WORK REQUEST :: In the passage on fear and conditioning below, explain in one to three sentences why the text says meditation retreats, plant medicine, and spiritual teachers are so popular.

There are fears and fears. Of scarcity, of failure, of lonliness, of not-enoughness. Our longing for truth competes with our dependence on the very systems that distort it. We need to honestly sit with the discomfort of this, contemplate, allow the slow friction of cognitive dissonance to do it’s work and dissolve our conditioning.

I speak from experience when I say: this is especially not easy for someone who has the drive to do something in the world. That’s why meditation retreats, plant medicine, and spiritual teachers are so popular of course. They all promise a touch point to something greater, a re-filling of an empty tank, a bellow for the flame. Sometimes, sadly, they just act as a distraction from the grind of integration and maturation.

You can, of course, just as easily move in the opposite direction.

Once a person has touched the transcendent it’s tempting to abandon any attempt to balance it with everyday life, and simply lean wholly into the divine. But leaning too far inward isn’t without risk. Many who touch God also brush against psychosis.

SOURCE MATERIAL ::
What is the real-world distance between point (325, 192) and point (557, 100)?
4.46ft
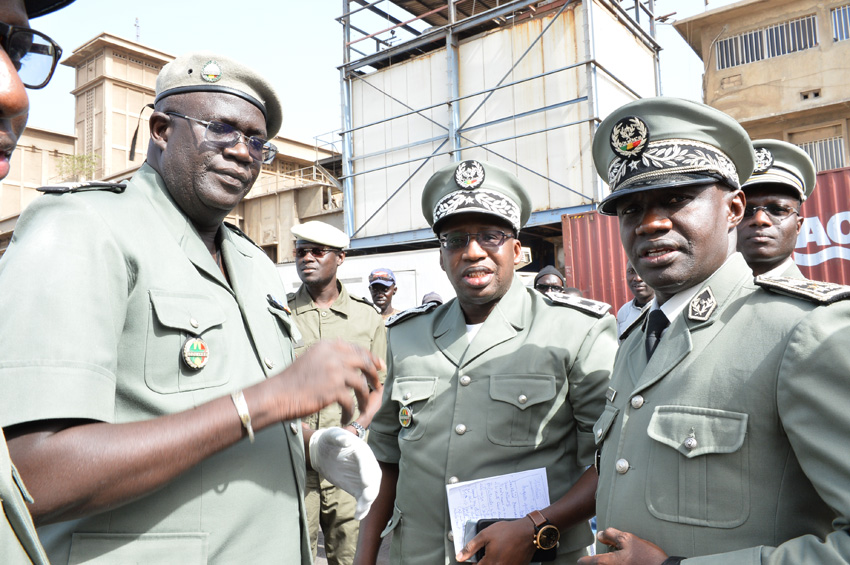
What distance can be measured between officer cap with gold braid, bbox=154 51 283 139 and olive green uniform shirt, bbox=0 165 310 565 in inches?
10.2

RESPONSE AREA :: The text says it is especially hard for someone with the drive to do something in the world to sit honestly with discomfort and let cognitive dissonance dissolve their conditioning. These options are popular because they all promise a touch point to something greater, a re-filling of an empty tank, a bellow for the flame.